Reports by media outlets mentioned that number of ISIS fighters, estimated between 1000-1500 are active in a region with an area no greater than 50 square kilometers on the Iraqi-Syrian borders, CNN reported. Another report by BBC quoted Abu Haniya as saying that UN estimates the number at 20,000 to 30,000. Reports by the US intelligence estimate the number at 15,000.
Fierce attacks against ISIS.
ISIS is hit in Syria by the US-led Coalition, Syrian Democratic Forces as well as the Iraqi and Syrian government forces. However, some claims that an ISIS committee tries, through social media, to re-collect the group, which explains the recent operations in Iraq, according to Allou.

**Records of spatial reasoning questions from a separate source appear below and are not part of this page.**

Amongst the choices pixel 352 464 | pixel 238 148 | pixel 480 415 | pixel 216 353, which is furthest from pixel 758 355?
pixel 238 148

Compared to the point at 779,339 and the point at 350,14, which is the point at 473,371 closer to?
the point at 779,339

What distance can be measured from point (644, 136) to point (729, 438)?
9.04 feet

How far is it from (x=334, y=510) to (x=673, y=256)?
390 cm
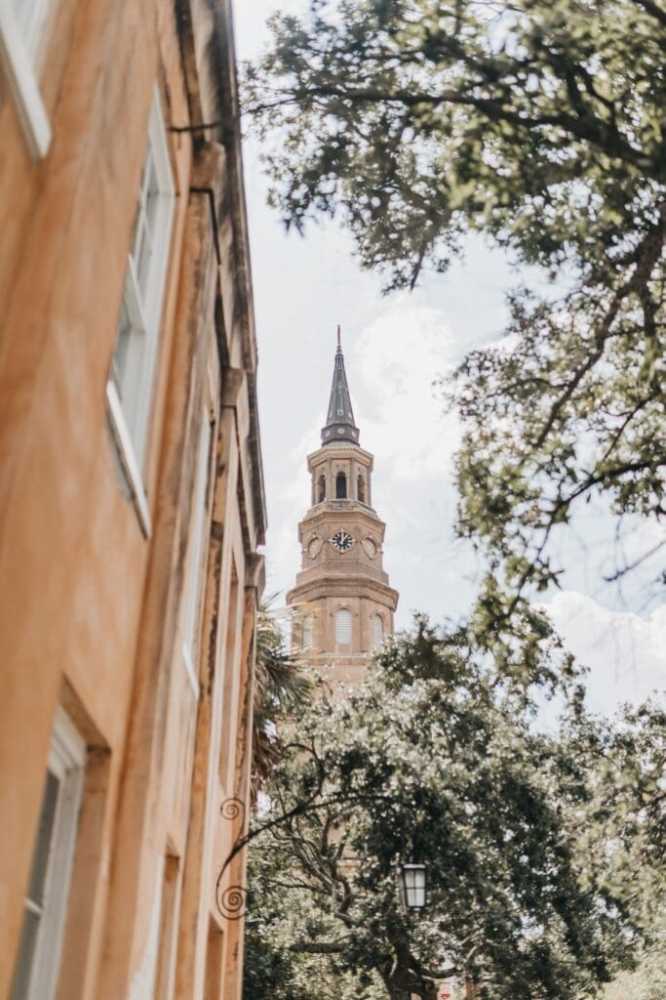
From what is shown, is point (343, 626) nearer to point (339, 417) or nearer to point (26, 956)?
point (339, 417)

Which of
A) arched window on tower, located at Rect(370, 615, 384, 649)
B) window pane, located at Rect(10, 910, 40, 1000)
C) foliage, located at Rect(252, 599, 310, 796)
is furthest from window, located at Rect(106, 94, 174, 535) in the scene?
arched window on tower, located at Rect(370, 615, 384, 649)

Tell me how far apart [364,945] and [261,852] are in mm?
3930

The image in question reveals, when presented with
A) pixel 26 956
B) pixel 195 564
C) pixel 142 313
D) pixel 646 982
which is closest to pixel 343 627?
pixel 646 982

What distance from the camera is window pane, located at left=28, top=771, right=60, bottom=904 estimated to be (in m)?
3.60

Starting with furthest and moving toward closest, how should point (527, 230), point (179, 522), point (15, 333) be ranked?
point (527, 230)
point (179, 522)
point (15, 333)

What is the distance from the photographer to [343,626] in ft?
204

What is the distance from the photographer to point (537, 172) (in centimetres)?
605

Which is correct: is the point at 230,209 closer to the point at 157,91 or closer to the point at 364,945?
the point at 157,91

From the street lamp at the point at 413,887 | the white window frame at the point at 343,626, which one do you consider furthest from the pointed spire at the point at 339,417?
the street lamp at the point at 413,887

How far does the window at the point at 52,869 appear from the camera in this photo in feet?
11.5

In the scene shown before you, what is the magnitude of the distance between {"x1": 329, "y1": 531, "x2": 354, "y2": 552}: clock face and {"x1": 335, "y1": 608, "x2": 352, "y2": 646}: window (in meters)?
4.37

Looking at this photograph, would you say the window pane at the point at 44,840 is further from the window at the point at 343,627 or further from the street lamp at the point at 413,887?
the window at the point at 343,627

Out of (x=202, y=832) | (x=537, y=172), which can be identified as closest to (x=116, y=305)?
(x=537, y=172)

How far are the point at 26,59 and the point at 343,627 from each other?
59.6 metres
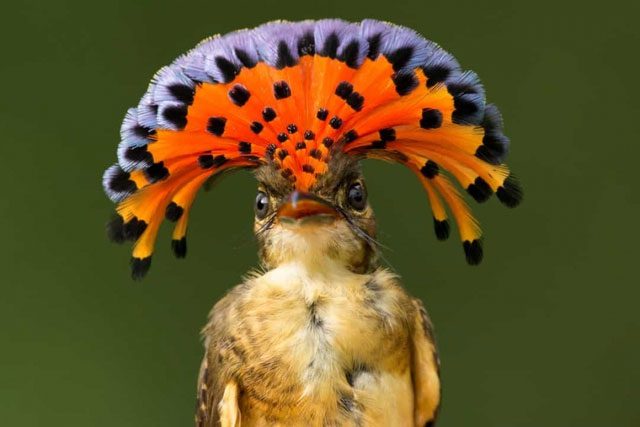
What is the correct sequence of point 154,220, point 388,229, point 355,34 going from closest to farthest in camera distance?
point 355,34 → point 154,220 → point 388,229

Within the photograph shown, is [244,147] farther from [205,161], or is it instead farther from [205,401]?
[205,401]

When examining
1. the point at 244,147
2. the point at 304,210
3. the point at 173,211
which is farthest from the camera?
the point at 173,211

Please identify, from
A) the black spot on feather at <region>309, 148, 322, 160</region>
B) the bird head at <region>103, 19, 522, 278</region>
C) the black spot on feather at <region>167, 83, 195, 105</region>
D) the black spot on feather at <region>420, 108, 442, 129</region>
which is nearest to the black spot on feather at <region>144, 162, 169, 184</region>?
the bird head at <region>103, 19, 522, 278</region>

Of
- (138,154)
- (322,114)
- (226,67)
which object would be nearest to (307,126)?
(322,114)

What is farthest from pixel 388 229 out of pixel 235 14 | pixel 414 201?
pixel 235 14

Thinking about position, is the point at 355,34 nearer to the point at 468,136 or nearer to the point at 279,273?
Result: the point at 468,136
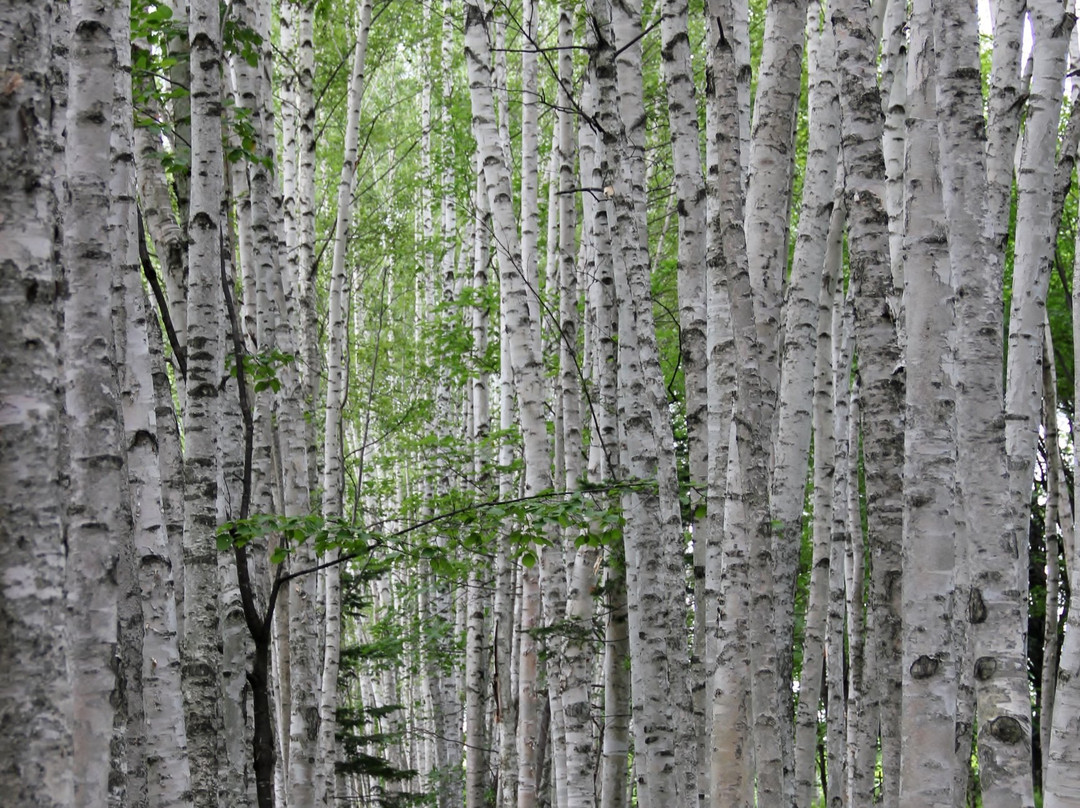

There has been recently talks about organizations like Hurrasul-Din, Nusrat al-Islam wal Muslimeen and Jundul-Sham and Al-Nusra. Those organizations were considered by some observers as a new occurrence for old groups with new names.
According to Abu Hanya, the most important is that there is an organization with a structure and ideology, along with financial resources.
Many consider eastern Syria and western Iraq as one region, after the borders were removed by ISIS, when it established in 2014 its caliphate. However, the group worked last year on the decentralized separation between Iraq and Syria.
Thus, it’s no longer considered as one organization unit, according to Abu Hanya.